Desafio 1: Reescreva o texto sobre Jiu-Jitsu old school desde "José Mario Sperry" até "evolução como lutador.", inclusive, trocando "lutador" por "atleta".

Trecho exibido:
24 junho 2020

O manifesto “old school”: como treinar Jiu-Jitsu ao estilo samurai, com mais adrenalina e menos firulas

José Mario Sperry x Roberto Roleta em 1998. Foto: Ricardo Azoury

Para você que quer melhorar hoje o seu estilo no Jiu-Jitsu, seguindo as dicas dos cascas-grossas mais experientes do mundo da arte suave, destacamos algumas lições  inspiradas na doutrina que defende um Jiu-Jitsu mais comprometido com o combate real. Uma arte finalizadora, sem firulas, de “essência samurai”, entre outras características que podem instigar a sua evolução como lutador.

Confira abaixo as dicas, retiradas das páginas da GRACIEMAG número #225 e assine agora para ter acesso a conteúdos de qualidade como este.

1. COMPROMISSO COM O COMBATE REAL

Na guerra, quando um samurai japonês perdia a espada e se via obrigado a um combate corpo a corpo contra o inimigo, ele dificilmente pensaria em manobras do tipo berimbolo para lidar com o enfrentamento. Qualquer ação que o deixasse demasiadamente exposto a um ataque do oponente seria fatal. Morte imediata. Fim. É daí que nascem as estratégias de ataque reto e objetivo da versão old school de nossa arte marcial.

Uma filosofia de não dar espaços, de liquidar rapidamente o problema. Um jogo extremamente sério e sem firulas. Adaptando essa “filosofia do samurai” aos tempos de hoje, já que estamos em pleno século 21, uma época em que o Jiu-Jitsu é praticado majoritariamente de forma esportiva e educativa, a doutrina old school e seus apóstolos tentam evitar que a modernidade se desprenda totalmente da essência marcial da arte suave. A “fonte” não pode ser esquecida jamais. Uma questão de preservação de “quem somos” e “deonde viemos”.

Registros armazenados:
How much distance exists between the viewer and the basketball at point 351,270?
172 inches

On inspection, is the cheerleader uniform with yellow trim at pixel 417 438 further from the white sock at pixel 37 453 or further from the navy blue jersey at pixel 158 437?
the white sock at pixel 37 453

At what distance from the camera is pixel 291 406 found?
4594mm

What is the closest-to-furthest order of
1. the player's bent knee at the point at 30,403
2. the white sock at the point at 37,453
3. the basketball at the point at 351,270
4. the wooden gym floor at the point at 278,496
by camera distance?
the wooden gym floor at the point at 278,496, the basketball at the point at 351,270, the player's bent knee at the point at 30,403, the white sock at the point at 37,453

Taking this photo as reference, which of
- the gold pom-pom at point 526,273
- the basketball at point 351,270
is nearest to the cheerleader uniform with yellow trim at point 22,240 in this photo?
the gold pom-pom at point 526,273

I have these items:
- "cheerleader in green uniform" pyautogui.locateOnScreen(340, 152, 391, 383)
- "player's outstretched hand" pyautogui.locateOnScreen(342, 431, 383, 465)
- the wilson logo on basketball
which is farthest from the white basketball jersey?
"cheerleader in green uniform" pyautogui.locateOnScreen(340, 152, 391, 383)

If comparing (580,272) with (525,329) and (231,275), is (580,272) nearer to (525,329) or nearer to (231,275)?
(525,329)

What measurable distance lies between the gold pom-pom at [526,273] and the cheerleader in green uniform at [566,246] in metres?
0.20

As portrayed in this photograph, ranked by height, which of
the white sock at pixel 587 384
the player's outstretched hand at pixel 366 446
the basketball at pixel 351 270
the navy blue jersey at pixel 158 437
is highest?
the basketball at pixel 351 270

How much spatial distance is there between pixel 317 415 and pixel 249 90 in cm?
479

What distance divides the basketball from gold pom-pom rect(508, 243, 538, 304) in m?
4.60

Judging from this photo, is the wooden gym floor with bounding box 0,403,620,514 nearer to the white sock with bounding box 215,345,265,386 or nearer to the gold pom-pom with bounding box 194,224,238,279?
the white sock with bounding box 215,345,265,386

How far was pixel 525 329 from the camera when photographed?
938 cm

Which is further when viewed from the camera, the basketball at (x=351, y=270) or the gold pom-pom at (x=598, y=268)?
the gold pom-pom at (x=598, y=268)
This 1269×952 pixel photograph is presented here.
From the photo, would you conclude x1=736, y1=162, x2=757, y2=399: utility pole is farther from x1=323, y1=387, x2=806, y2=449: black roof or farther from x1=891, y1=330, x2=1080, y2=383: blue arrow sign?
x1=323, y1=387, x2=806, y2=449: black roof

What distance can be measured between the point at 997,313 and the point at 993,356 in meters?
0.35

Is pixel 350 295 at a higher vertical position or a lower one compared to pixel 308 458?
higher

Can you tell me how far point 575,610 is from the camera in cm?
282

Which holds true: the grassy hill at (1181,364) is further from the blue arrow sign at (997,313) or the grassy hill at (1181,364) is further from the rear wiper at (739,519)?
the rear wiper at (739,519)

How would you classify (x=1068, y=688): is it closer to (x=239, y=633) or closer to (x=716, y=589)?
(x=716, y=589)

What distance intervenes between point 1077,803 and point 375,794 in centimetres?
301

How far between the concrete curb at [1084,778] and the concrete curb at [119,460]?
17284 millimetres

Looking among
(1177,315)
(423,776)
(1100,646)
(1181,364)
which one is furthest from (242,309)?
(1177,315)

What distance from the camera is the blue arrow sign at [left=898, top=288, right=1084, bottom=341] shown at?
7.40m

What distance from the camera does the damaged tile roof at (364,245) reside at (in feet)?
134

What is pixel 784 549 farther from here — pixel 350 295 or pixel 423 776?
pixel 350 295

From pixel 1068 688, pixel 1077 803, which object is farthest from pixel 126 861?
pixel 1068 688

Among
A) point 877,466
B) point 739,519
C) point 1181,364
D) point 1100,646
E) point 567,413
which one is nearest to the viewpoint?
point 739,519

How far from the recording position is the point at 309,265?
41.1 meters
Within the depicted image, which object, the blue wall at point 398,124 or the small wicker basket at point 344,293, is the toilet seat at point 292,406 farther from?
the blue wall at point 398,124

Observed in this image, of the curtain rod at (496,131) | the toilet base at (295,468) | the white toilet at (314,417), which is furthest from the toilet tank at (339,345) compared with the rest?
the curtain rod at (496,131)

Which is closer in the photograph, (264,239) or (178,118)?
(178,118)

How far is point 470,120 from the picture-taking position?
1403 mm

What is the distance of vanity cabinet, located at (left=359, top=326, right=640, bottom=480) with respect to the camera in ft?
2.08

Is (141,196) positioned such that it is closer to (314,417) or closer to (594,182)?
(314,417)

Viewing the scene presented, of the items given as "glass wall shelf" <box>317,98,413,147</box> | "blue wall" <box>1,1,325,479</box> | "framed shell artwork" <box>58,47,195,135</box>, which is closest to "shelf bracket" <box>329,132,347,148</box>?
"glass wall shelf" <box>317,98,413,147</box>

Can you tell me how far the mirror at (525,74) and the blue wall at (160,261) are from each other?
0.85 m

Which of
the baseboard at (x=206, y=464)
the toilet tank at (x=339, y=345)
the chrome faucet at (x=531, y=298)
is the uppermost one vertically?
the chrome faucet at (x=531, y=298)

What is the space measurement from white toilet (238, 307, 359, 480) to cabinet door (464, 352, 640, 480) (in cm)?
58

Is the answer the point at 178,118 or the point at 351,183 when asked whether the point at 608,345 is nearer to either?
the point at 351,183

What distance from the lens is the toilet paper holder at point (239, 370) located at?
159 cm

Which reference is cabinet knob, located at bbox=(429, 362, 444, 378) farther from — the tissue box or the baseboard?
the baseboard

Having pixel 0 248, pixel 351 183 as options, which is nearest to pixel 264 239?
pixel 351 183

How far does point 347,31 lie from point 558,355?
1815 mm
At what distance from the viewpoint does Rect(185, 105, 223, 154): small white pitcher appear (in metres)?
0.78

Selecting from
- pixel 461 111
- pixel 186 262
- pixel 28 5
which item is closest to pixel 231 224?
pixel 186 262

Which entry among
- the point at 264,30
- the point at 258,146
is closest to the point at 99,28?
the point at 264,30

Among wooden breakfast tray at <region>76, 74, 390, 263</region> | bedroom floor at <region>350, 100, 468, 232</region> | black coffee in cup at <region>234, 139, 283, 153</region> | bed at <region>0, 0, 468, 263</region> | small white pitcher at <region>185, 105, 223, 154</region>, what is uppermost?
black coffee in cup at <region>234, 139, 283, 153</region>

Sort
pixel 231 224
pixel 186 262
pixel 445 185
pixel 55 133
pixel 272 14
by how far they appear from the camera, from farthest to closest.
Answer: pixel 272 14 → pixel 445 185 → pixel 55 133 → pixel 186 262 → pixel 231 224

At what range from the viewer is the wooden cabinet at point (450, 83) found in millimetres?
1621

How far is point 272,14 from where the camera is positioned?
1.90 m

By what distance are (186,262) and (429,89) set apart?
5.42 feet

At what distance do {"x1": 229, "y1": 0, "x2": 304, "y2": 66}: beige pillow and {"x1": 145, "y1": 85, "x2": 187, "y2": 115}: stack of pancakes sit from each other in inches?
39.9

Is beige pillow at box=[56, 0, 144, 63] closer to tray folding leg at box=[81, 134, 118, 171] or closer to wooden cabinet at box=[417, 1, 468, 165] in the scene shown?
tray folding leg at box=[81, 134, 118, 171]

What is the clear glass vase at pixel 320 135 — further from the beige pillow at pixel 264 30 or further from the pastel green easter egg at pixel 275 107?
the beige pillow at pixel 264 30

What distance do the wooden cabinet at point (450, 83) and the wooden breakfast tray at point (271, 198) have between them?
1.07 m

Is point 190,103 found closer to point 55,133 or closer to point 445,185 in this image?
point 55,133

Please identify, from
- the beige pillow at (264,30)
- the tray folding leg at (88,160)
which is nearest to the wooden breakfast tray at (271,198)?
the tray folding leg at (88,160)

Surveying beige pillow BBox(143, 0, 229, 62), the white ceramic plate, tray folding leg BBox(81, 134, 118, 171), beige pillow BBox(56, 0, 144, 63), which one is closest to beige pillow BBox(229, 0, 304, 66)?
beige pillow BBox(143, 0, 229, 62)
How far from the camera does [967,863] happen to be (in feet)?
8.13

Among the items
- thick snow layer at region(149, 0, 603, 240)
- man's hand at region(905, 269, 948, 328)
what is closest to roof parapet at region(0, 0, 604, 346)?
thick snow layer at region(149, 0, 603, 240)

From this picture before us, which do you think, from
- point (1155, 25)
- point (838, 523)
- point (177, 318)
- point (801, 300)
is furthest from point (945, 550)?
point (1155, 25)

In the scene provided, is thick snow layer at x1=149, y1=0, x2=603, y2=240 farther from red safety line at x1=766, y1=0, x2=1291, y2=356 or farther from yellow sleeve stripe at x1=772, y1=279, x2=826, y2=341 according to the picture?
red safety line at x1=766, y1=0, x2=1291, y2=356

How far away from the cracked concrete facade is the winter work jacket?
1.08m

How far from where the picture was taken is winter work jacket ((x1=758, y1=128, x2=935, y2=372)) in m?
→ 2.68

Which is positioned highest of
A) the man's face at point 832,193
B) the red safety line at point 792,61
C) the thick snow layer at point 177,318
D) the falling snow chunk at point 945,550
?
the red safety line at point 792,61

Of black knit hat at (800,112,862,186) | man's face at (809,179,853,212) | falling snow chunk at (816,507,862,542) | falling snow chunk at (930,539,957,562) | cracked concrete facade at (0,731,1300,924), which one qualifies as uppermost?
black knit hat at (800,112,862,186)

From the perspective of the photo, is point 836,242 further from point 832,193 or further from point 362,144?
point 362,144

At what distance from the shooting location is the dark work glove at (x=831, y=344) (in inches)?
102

Desafio 2: Liste cada linha da listagem que contém a palavra "outstretched", respeitando maiúsculas e minúsculas.

Saída completa 1:
José Mario Sperry x Roberto Roleta em 1998. Foto: Ricardo Azoury

Para você que quer melhorar hoje o seu estilo no Jiu-Jitsu, seguindo as dicas dos cascas-grossas mais experientes do mundo da arte suave, destacamos algumas lições  inspiradas na doutrina que defende um Jiu-Jitsu mais comprometido com o combate real. Uma arte finalizadora, sem firulas, de “essência samurai”, entre outras características que podem instigar a sua evolução como atleta.

Saída completa 2:
- "player's outstretched hand" pyautogui.locateOnScreen(342, 431, 383, 465)
the player's outstretched hand at pixel 366 446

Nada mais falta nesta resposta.